Florida Governor Ron DeSantis has asked the state’s legislative body to do away with end-of-year standardized assessments in schools. The premise: testing students at the end of the school year all but eliminates opportunities for students to improve their skills and boost their learning, and takes too much time away from instruction opportunities.
He wants to replace the practice with a series of exams designed to monitor students’ progress throughout the year.
He might have a point, given the nation’s struggles with K-12 students’ performance on standardized tests.
A couple of quick hits on standardized testing nationwide:
Only half of all California students performed at grade level in reading on the state’s most recent standardized language arts test, and just 34 percent of California fourth-graders scored proficient in math on the 2019 National Assessment of Educational Progress (NAEP), placing the state 44th nationwide. Minority students in big cities perform particularly poorly. In Los Angeles, for example, just 9 percent of blacks scored proficient in eighth-grade math, compared with 12 percent of Hispanics and 51 percent of whites on the recent NAEP. A recently released “States with the Best Public Schools since the Pandemic” tracker ranks California 44th nationally. – City Journal
Only 45.4% of K-12 students passed the exams for the 2020-21 school year, according to results released at a State Board of Education meeting Wednesday. Two years ago — the last time testing was required — nearly 59% of K-12 students passed state exams. The U.S. Education Department did not require states to test students in the 2019-20 school year but required it this past year to assess pandemic learning loss. – U.S. News and World Report
The share of Texas students who passed the primary math test, Algebra I fell from 88 percent to 74 percent. More concerning, the share of students who scored on grade level dropped from 66 percent to 42 percent. Texas students can pass the exam, but fall short of performing at grade level. Scores on the two reading tests, English I and English II, held more steady. Passage rates on the English I exam slipped slightly, from 74 percent to 71 percent, as did rates of scoring on grade level (from 60 percent to 55 percent). Scores on English II, which fewer high schoolers take, essentially were unchanged. – Houston Chronicle
Data released Tuesday by the Missouri Department of Elementary and Secondary Education show that across the state, 45% of students scored at advanced or proficient levels on the tests in English language arts. About 37% were advanced or proficient at science, and just 35% were advanced or proficient in math. – Joplin Globe
Standardized testing, save for the wealthiest of school districts and their households, doesn’t showcase the true measure of learning aptitude; so much so that these K-12 results show as very much on-brand with the abandonment of SAT and ACT requirements by colleges and universities in the throes of the coronavirus pandemic.
Assessment still can’t account for disparities in learning resources, particularly among Black and Brown students. The federal Department of Education can’t regulate fairness in preparation and promotion, and the states with the worst educational outcomes have no incentive to do so; making a population smarter by jumpstarting primary and secondary education only increases the chances of out-of-state college enrollment and overall population loss.
If this is the end of standardized testing as we know it, then parents and teachers should be intensely focused on what the rebooted version of aptitude measurement looks like. Regular testing puts a higher burden on classroom instruction, and more of an expectation on parent/guardian engagement in education.
A new future is here, but it’s not clear what it looks like beyond the welcomed dispatch of end-of-year testing anxieties.
Headlines
A Texas school district doesn’t require masks. The state is suing the district anyway. [Texas Tribune]
Educational attainment at center of a report on New York Broadband Internet access [WIVB]

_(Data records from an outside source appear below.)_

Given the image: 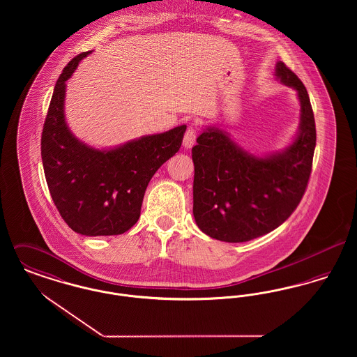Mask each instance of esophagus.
I'll return each instance as SVG.
<instances>
[{
    "mask_svg": "<svg viewBox=\"0 0 357 357\" xmlns=\"http://www.w3.org/2000/svg\"><path fill=\"white\" fill-rule=\"evenodd\" d=\"M197 127L195 126H190L185 132V137H183V146L186 149H190L194 146L195 143V139H197Z\"/></svg>",
    "mask_w": 357,
    "mask_h": 357,
    "instance_id": "esophagus-1",
    "label": "esophagus"
}]
</instances>
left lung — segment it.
Listing matches in <instances>:
<instances>
[{
  "mask_svg": "<svg viewBox=\"0 0 357 357\" xmlns=\"http://www.w3.org/2000/svg\"><path fill=\"white\" fill-rule=\"evenodd\" d=\"M281 83L297 91L300 131L282 153L265 158L243 151L215 127L192 147V213L204 234L225 242H246L271 233L288 220L305 194L316 147V124L305 85L282 63Z\"/></svg>",
  "mask_w": 357,
  "mask_h": 357,
  "instance_id": "1",
  "label": "left lung"
}]
</instances>
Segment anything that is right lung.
Instances as JSON below:
<instances>
[{
    "instance_id": "add662e5",
    "label": "right lung",
    "mask_w": 357,
    "mask_h": 357,
    "mask_svg": "<svg viewBox=\"0 0 357 357\" xmlns=\"http://www.w3.org/2000/svg\"><path fill=\"white\" fill-rule=\"evenodd\" d=\"M89 53L72 59L54 85L41 135V158L52 199L69 227L89 237L118 236L139 220L149 182L178 153L186 126L114 150H95L76 139L64 118L66 82Z\"/></svg>"
}]
</instances>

Dilapidated buildings increase the risk of covid transmission [Truthout]
Will micro-schools dominate post-pandemic education? [Popular Science]
Read & React
“A person who has dropped out from an excellent high school could very well have more marketable skills than a person who graduated from a low-performing high school and went on to two years of college before dropping out. While a person who has earned an associate degree will generally possess more marketable skills than a high-school dropout, there is no guarantee, as it depends on what each of them studied and how they performed in their post-secondary pursuits.”
React – There are way too many examples and way too much research demonstrating the ties between race, educational attainment, and poverty to suggest that it is a simple matter of drive and access. The caliber of instruction, the passion invoked within that instruction, and the exposure to opportunities means more than actual theoretical or even practical knowledge building; and those resources come with money and policy that sustains money for these ideas.